Assim, o tribunal reverteu a decisão do Primeiro Circuito e remeteu o caso ao tribunal de falências. Além disso, a juíza Sotomayor redigiu uma opinião concordante «para destacar duas características potencialmente significativas» da decisão. Em primeiro lugar, a juíza Sotomayor observou que a decisão não deve ser interpretada como concedendo a todos os licenciados de marcas registadas o direito irrestrito de continuar a usar a marca após a rejeição. Em vez disso, deve ser feita uma análise caso a caso para determinar se, de facto, os direitos do licenciado sobreviveriam a uma violação ao abrigo da legislação aplicável em matéria de falências. Em segundo lugar, a decisão do tribunal estabelece efeitos pós-rejeição distintos para licenciados de marcas registadas e licenciados de outros tipos de propriedade intelectual.

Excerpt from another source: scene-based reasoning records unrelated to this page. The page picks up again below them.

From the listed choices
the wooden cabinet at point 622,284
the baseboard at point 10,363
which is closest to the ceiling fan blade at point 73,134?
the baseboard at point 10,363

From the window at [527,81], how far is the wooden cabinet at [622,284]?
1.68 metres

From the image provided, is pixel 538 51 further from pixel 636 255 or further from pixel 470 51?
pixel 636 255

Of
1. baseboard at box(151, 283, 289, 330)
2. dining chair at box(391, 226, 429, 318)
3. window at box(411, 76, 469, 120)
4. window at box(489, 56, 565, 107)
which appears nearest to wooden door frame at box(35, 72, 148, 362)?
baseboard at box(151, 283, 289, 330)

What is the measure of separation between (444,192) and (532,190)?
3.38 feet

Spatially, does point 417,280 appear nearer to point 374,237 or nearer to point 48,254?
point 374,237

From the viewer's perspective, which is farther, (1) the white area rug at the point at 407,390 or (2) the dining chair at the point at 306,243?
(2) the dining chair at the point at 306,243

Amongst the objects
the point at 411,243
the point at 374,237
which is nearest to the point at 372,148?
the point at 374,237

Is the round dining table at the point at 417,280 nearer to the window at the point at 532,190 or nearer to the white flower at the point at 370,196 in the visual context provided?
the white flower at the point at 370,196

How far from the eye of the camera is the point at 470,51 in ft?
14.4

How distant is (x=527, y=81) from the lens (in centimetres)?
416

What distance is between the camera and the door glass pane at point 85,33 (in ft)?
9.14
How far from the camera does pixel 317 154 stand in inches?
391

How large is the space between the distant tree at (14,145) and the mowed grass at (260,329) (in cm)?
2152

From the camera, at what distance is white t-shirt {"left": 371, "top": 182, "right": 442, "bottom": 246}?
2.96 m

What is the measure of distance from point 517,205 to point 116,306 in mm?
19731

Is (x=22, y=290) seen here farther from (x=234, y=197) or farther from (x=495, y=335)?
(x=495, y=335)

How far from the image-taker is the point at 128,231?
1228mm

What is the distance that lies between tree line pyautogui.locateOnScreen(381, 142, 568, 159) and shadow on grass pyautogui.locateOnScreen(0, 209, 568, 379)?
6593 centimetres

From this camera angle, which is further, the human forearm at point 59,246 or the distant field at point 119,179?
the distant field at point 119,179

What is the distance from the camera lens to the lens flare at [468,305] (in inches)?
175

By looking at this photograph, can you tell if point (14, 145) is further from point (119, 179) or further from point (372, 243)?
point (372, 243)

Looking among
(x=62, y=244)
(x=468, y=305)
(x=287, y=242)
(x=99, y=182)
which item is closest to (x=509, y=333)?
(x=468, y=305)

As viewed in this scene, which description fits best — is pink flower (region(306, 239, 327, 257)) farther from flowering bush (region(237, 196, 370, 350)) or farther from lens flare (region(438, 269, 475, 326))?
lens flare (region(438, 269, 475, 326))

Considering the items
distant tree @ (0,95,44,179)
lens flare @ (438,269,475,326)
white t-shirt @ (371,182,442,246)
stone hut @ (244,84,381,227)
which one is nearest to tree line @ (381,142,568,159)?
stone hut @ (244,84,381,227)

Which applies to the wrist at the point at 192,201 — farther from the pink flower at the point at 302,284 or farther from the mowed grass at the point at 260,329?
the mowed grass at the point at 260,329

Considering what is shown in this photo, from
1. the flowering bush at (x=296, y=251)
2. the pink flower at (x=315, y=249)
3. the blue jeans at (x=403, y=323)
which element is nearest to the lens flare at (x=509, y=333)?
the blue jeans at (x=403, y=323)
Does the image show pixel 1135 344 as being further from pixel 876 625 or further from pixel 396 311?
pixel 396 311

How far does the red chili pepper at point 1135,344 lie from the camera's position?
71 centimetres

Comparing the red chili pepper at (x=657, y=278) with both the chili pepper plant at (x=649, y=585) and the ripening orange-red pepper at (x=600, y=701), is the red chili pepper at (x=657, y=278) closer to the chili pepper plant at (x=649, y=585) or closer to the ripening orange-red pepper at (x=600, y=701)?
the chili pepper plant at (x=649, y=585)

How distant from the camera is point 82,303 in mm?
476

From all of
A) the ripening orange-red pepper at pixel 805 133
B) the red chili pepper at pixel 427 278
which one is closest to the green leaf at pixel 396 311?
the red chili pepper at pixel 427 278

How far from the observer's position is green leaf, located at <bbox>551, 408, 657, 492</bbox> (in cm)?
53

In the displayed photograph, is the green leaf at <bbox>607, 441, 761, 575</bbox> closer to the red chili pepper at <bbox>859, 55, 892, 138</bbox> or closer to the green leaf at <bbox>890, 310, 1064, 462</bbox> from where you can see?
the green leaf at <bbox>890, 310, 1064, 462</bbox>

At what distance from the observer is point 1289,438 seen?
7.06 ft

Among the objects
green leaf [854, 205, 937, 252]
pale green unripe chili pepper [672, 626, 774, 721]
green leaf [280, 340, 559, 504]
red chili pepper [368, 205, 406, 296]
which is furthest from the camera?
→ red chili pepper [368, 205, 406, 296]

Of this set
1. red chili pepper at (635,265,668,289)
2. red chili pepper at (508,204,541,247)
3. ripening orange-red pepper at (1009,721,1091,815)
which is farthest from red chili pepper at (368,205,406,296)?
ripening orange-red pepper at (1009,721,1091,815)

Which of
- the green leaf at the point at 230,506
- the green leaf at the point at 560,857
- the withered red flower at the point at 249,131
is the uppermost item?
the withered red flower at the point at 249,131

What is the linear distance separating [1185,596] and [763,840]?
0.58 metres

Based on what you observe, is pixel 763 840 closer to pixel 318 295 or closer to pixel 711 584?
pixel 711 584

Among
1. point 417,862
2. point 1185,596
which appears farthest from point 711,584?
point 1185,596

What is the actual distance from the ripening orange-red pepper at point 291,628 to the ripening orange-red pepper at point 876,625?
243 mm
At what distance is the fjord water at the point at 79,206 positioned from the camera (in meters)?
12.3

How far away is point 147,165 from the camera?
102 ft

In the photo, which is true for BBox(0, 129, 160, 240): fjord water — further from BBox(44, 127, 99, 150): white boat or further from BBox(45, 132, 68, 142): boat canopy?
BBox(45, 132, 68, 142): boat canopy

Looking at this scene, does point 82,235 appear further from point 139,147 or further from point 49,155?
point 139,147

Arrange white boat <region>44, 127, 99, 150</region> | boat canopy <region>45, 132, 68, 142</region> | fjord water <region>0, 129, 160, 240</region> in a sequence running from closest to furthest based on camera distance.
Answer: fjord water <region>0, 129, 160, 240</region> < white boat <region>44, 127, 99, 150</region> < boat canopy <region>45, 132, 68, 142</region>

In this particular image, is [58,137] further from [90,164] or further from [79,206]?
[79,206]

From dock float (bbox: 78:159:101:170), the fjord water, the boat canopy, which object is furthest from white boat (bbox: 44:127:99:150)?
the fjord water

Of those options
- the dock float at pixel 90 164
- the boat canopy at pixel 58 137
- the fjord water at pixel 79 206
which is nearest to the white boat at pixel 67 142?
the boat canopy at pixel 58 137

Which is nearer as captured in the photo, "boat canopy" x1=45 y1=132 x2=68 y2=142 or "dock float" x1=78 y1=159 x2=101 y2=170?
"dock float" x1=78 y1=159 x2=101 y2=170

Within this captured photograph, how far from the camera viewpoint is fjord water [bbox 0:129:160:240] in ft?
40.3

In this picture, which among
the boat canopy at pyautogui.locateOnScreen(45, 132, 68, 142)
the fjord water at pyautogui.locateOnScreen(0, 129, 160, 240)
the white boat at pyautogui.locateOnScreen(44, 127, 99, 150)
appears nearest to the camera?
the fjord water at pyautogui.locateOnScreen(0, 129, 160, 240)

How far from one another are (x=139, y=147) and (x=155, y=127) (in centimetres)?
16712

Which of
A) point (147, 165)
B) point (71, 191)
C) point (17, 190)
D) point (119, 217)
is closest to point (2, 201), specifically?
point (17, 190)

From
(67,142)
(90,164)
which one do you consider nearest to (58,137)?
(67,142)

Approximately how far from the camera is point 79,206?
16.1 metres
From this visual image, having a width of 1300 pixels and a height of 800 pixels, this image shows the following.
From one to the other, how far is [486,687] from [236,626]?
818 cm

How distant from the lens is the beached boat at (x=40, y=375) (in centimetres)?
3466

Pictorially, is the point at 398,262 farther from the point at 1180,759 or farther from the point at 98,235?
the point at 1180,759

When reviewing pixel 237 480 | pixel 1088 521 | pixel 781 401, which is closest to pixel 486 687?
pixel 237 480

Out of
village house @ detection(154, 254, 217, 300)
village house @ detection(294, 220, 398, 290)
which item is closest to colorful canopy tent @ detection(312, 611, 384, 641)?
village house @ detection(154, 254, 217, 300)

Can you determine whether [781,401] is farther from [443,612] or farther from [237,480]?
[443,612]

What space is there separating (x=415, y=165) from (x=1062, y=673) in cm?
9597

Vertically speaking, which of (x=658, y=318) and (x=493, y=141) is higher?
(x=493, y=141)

A juíza Sotomayor sugeriu que, dado esse resultado, o Congresso poderia querer adaptar as medidas corretivas pós-rejeição que se aplicam especificamente aos licenciados de marcas registadas.
Embora o caso Mission Products responda à questão de se uma rejeição deve ser tratada como uma rescisão ou uma rescisão, o caso certamente levantará outras questões em casos futuros. Como a juíza Sotomayor afirmou em sua concordância, será necessário realizar uma análise da lei não falimentar para determinar o âmbito dos direitos pós-rejeição da parte não devedora. Isso provavelmente irá introduzir um certo grau de incerteza no planeamento e na estratégia de muitos potenciais casos de falência ao abrigo do Capítulo 11. Além disso, as disputas sobre esses direitos pós-rejeição podem levar a custos mais elevados ao abrigo do Capítulo 11. Isto pode exacerbar as preocupações existentes entre muitos de que o Capítulo 11 é demasiado caro. Dito isto, embora a Mission Products possa limitar as opções de alguns devedores, certas ferramentas poderosas (a suspensão automática, a anulação de penhoras, as modificações contratuais não consensuais «cram down») existem apenas na falência. Sem dúvida, os advogados criativos dos devedores determinarão como continuar a fazer uso dessas poderosas ferramentas de falência, mesmo que o conceito de rejeição não seja tão poderoso quanto alguns tribunais inferiores interpretaram.